The year 1944 had already started disastrous for Nijmegen. The city was chosen as a target of opportunity and hit by an aerial bombing raid by the United States Army Air Forces on 22 February 1944. During one year, approximately 2000 inhabitants died, one of the highest amounts of civilian casualties in one city in the Netherlands. Nevertheless, not many people in the Netherlands know about this history. The question is: why? And what makes the comparison between St. Petersburg and Nijmegen, Russia and the Netherlands, such an interesting one?

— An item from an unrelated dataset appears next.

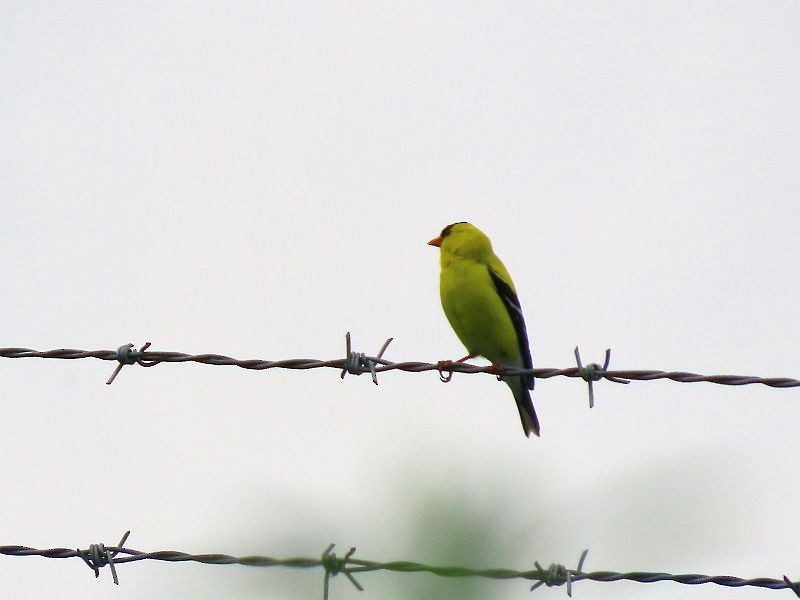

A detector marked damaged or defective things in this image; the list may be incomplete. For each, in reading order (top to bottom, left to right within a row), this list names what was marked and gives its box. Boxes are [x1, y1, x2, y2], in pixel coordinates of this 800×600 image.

rusty barbed wire [1, 336, 800, 392]
rusty barbed wire [1, 536, 800, 596]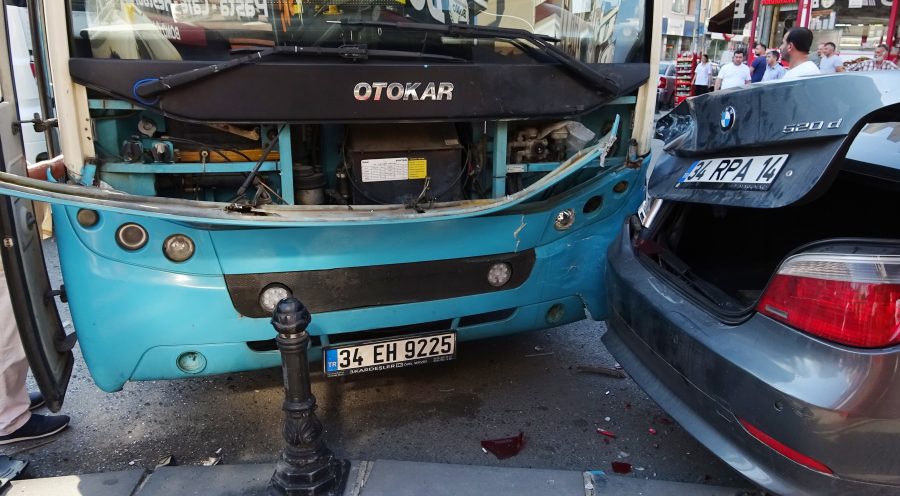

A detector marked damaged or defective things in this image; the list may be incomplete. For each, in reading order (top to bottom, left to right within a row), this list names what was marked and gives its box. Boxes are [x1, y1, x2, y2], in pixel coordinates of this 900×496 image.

Prof. dr. Evert van der Zweerde (born 1958) is professor of social and political philosophy at Radboud University Nijmegen. His fields of interest are political philosophy (questions of ideology, democracy, identity) and Russian philosophy. He wrote his PhD on philosophy in the USSR (for which he received the Premium Erasmianum), and recently a collection of his articles appeared in Russian translation: Взгляд со стороны на историю русской и советской философии; сборник статей (СПб: изд. Алетейя, 2017).

Dr. Lennert Savenije (born 1985) works as a historian at Radboud University Nijmegen. He focusses on the history of the German occupation of the Netherlands during WW2 and has written a book about Nijmegen during wartime. This book was awarded with the Van Winterprijs, the prize for the best local and regional history book in 2019.